### Work required
Pick out every line in the listing below that contains the word "nearer" and copy each one; case counts.

### Dataset content

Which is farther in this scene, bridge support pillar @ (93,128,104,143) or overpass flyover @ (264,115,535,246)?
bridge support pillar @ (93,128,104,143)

...

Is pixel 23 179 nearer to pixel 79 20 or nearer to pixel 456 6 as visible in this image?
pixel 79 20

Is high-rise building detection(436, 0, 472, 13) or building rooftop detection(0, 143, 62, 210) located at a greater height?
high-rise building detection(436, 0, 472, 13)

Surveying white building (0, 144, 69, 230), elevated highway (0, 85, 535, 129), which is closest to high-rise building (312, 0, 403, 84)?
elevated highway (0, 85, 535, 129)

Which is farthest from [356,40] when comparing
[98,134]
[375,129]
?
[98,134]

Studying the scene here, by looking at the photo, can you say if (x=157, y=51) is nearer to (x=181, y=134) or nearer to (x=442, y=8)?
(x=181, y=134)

### Task output
Is pixel 23 179 nearer to pixel 79 20 or nearer to pixel 456 6 as visible in this image?
Studying the scene here, by looking at the photo, can you say if (x=157, y=51) is nearer to (x=181, y=134) or nearer to (x=442, y=8)?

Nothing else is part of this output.